Lakota Woman: on not being white or male

Lakota Woman, by Mary Crow Dog, with Richard Erdoes. Copyrighted
1990, by Mary Crow Dog and Richard Erdoes. [She is also known as Mary Brave Bird. What follows is from pages 3 and 4 from the 1991 (ECD) book. ECD means the Era of Christian Domination. What follows is brutally honest and graphic in describing the horrors of white male supremacist behavior on what is now called North America.]

Chapter 1
A Woman from He-Dog

A nation is not conquered until
the hearts of its women
are on the ground.
Then it is done, no matter
how brave its warriors
nor how strong their weapons.

--Cheyenne proverb


I am Mary Brave Bird. After I had my baby during the siege of Wounded Knee they gave me a special name--Ohitika Win, Brave Woman, and fastened an eagle plume in my hair, singing brave-heart songs for me. I am a woman of the Red Nation, a Sioux woman. That is not easy.

I had my first baby during a firefight, with the bullets crashing through one wall and coming out through the other. When my newborn son was only a day old and the marshals really opened up on us, I wrapped him up in a blanket and ran for it. We had to hit the dirt a couple of times, I shielding the baby with my body, praying, "It's all right if I die, but please let him live."

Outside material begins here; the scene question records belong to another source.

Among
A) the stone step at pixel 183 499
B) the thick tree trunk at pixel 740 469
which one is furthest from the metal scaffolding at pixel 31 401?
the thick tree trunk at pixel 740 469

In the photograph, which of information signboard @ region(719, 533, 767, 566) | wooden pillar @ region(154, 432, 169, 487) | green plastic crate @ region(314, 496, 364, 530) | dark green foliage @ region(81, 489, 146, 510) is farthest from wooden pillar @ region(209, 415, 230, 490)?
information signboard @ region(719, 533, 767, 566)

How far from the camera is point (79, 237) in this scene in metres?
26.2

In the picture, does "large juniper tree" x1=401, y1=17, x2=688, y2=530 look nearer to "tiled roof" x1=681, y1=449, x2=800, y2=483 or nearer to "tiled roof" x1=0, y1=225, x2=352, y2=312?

When I came out of Wounded Knee I was not even healed up, but they put me in jail at Pine Ridge and took my baby away. I could not nurse. My breasts swelled up and grew hard as rocks, hurting badly. In 1975 the feds put the muzzles of their M-16s against my head, threatening to blow me away. It's hard being an Indian woman.

My best friend was Annie Mae Aquash, a young, strong-hearted woman from the Micmac Tribe with beautiful children. It is not always wise for an Indian woman to come on too strong. Annie Mae was found dead in the snow at the bottom of a ravine on the Pine Ridge Reservation. The police said that she had died of exposure, but there was a .38 caliber slug in her heard. The FBI cut off her hands and sent them to
Washington for fingerprint identification, hands that had helped my baby come into the world.

My sister-in-law, Delphine, a good woman who had lived a hard life, was also found dead in the snow, the tears frozen on her face. A drunken man had beaten her, breaking one of her arms and legs, leaving her helpless in a blizzard to die.

My sister Barbara went to the government hospital in Rosebud to have her baby and when she came out of anesthesia found that she had been sterilized against her will. The baby lived only for two hours, and she had wanted so much to have children. No, it isn't easy.

When I was a small girl at the St. Francis Boarding School, the Catholic sisters would take a buggy whip to us for what they called "disobedience." At age ten I could drink and hold a pint of whiskey. At age twelve the nuns beat me for "being too free with my body." All I had been doing was holding hands with a boy. At age fifteen I was raped. If you plan to be born, make sure you are born white and male.